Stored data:
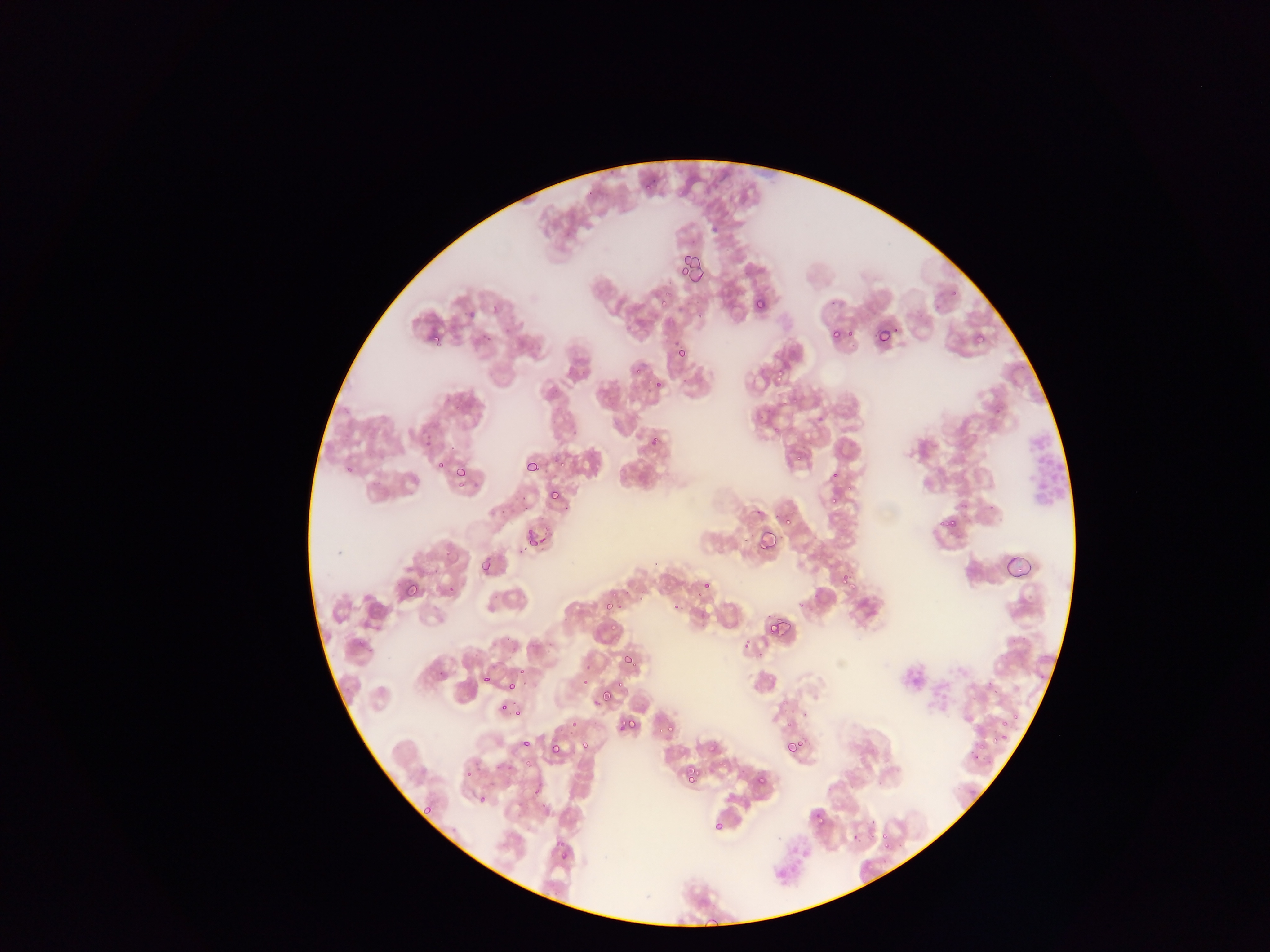

{
  "capture": "mobile-phone photograph through a microscope",
  "field_of_view": "single",
  "malaria_parasite_locations": "approximate bounding boxes as left top right bottom in pixels: 645 181 653 190; 677 253 692 270; 677 253 700 278; 659 293 670 311; 754 299 765 310; 873 327 889 343; 829 328 841 340; 428 332 439 342; 974 334 985 344; 676 348 687 360; 776 366 789 378; 652 378 662 388; 554 456 566 466; 524 459 540 473; 435 462 446 470; 453 465 466 478; 830 489 844 503; 549 490 560 500; 779 512 792 525; 940 515 957 530; 758 529 777 550; 534 536 548 547; 481 561 491 572; 840 572 852 585; 400 579 419 598; 701 582 710 590; 444 584 455 595; 602 602 616 612; 672 604 681 613; 773 617 791 636; 766 618 784 637; 610 623 619 634; 620 654 637 664; 584 664 595 670; 482 674 491 682; 582 676 595 686; 616 678 623 688; 506 680 517 691; 598 691 613 704; 499 704 508 713; 513 706 524 715; 617 717 635 732; 569 720 580 727; 996 721 1014 728; 663 723 675 735; 521 739 531 748; 988 739 997 745; 579 741 588 751; 704 741 717 754; 784 741 800 755; 550 745 561 755; 524 758 534 767; 506 765 516 770; 684 768 698 783; 462 773 474 779; 754 775 765 786; 532 789 542 796; 477 793 486 803; 424 804 432 813; 813 810 824 820; 713 819 725 832; 880 832 890 845; 557 854 567 861",
  "country": "Ghana",
  "preparation": "thin blood film",
  "image_size": "1270×952 pixels"
}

* **Problem**
Your answer should be every line above, written out exactly, with no pictures.

* **Exercise output**
{
  "capture": "mobile-phone photograph through a microscope",
  "field_of_view": "single",
  "malaria_parasite_locations": "approximate bounding boxes as left top right bottom in pixels: 645 181 653 190; 677 253 692 270; 677 253 700 278; 659 293 670 311; 754 299 765 310; 873 327 889 343; 829 328 841 340; 428 332 439 342; 974 334 985 344; 676 348 687 360; 776 366 789 378; 652 378 662 388; 554 456 566 466; 524 459 540 473; 435 462 446 470; 453 465 466 478; 830 489 844 503; 549 490 560 500; 779 512 792 525; 940 515 957 530; 758 529 777 550; 534 536 548 547; 481 561 491 572; 840 572 852 585; 400 579 419 598; 701 582 710 590; 444 584 455 595; 602 602 616 612; 672 604 681 613; 773 617 791 636; 766 618 784 637; 610 623 619 634; 620 654 637 664; 584 664 595 670; 482 674 491 682; 582 676 595 686; 616 678 623 688; 506 680 517 691; 598 691 613 704; 499 704 508 713; 513 706 524 715; 617 717 635 732; 569 720 580 727; 996 721 1014 728; 663 723 675 735; 521 739 531 748; 988 739 997 745; 579 741 588 751; 704 741 717 754; 784 741 800 755; 550 745 561 755; 524 758 534 767; 506 765 516 770; 684 768 698 783; 462 773 474 779; 754 775 765 786; 532 789 542 796; 477 793 486 803; 424 804 432 813; 813 810 824 820; 713 819 725 832; 880 832 890 845; 557 854 567 861",
  "country": "Ghana",
  "preparation": "thin blood film",
  "image_size": "1270×952 pixels"
}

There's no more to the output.